Journalists have published an anti-rating of high-profile scandals involving NABU representatives, which threaten the Bureau's disbandment. As Ukrainski Novyny writes, the anti-rating includes cases related to possible abuse of office, conflicts of interest, inaccurate declaration, and ties with Russian citizens.
Scandals involving NABU are growing. We have compiled NABU's "f*ck-ups" into one anti-rating. It turned out that if you collect the stories of Semen Kryvonos's "heroes" into one book, you get a Criminal Code. This includes runaway detectives with relatives in the Russian Federation, drug trafficking, cryptocurrency fraud, "schemes" with elite real estate and VIP cars, pressure on the court to cover up bribe-taking relatives, etc.
The top 10 scandals involving NABU representatives, according to journalists' materials, include:
1. Timur Arshavin – a detective with access to state secrets fled to Romania. His wife and her relatives were found to have active Russian citizenship, and Arshavin himself is involved in a story with microloans and dubious income.
2. Mykola Maslyak – an official NABU whistleblower was detained on suspicion of organizing drug trafficking and precursor smuggling.

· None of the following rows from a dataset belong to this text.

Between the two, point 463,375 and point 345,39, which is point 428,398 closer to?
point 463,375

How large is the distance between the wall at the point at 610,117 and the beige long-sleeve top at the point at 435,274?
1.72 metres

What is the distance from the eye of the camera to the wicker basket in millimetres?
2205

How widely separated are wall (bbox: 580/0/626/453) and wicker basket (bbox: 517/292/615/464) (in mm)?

According to journalists, the group in which Maslyak operated earned over UAH 50 million monthly.
3. Oleksandr Rykovtsev, Stanislav Braverman, and 15 other detectives. Inaccurate information about cryptocurrencies was found in the declarations of NABU employees. In particular, Rykovtsev's wife declared bitcoins worth over $1 million, and Braverman declared fake cryptocurrency transactions worth over UAH 1.3 million.
4. Valentyn Shmitko – the head of the unit declared a significant amount of cash – sometimes up to 2/3 of his official annual income. Subsequently, he transferred over UAH 4.3 million abroad. His wife, despite the martial law, vacationed abroad while receiving state aid in Ukraine.

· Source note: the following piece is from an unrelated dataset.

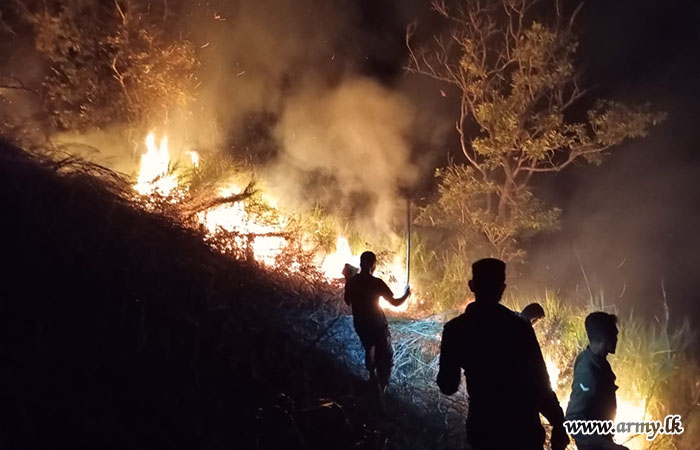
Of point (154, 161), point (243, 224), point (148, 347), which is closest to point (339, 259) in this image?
point (243, 224)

5. Mykhailo Romaniuk – a detective who simultaneously investigated the "Rotterdam+" case and acquired elite real estate, which he registered under his relatives' names. Already owning an estate, a car, and other property, he purchased a 117 m² apartment under the preferential "eOselia" program.
6. Roman Nedov – deputy head of the unit, who bought two apartments, registered them under his mother-in-law's name, and later his wife received them as a gift with a significantly underestimated value. This way, hundreds of thousands of dollars were concealed.

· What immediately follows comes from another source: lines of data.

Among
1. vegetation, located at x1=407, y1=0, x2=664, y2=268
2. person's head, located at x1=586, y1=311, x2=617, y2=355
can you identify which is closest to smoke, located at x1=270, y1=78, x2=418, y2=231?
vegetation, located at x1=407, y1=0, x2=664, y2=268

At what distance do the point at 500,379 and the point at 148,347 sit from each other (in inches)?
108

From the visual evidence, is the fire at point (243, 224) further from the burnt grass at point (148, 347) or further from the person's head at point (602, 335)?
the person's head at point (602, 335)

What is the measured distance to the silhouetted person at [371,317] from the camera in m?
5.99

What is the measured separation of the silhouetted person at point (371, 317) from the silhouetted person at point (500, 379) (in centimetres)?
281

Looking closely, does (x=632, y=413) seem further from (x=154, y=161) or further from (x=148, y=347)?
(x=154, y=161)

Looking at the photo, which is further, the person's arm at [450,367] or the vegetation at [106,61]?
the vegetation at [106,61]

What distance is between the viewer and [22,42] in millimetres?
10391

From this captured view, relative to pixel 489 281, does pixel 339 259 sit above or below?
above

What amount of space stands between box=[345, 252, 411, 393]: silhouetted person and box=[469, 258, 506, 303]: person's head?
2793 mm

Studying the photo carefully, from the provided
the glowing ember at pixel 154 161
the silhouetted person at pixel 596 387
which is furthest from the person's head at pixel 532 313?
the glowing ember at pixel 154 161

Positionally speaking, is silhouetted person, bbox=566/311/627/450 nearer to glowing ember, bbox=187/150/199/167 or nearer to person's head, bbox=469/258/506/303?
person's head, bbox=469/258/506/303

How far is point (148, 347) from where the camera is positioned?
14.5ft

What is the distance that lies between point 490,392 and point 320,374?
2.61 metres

7. Stanislav Braverman – a detective who had sexual relations with a witness in a case involving businessman Borys Kaufman. This led to a conflict of interest and the actual failure of two corruption cases worth billions of hryvnias. Braverman was dismissed after significant media coverage.
8. Oleksandr Dotsenko – a person often appearing as a NABU whistleblower, turned out to be a Russian citizen with a valid passport, as well as a graduate of the "FSB school" – the Academy of Public Administration under the President of the Russian Federation.
9. Oleksandr Skomarov – head of the Second Main Detective Unit. He concealed his father's Russian citizenship and his business in ORDLO. His wife left the country in a car registered to the wife of MP Khrystenko from OPZZh, who lives in Moscow, and the driver was an assistant to Chaba Peiter, who has been wanted by NABU since 2023.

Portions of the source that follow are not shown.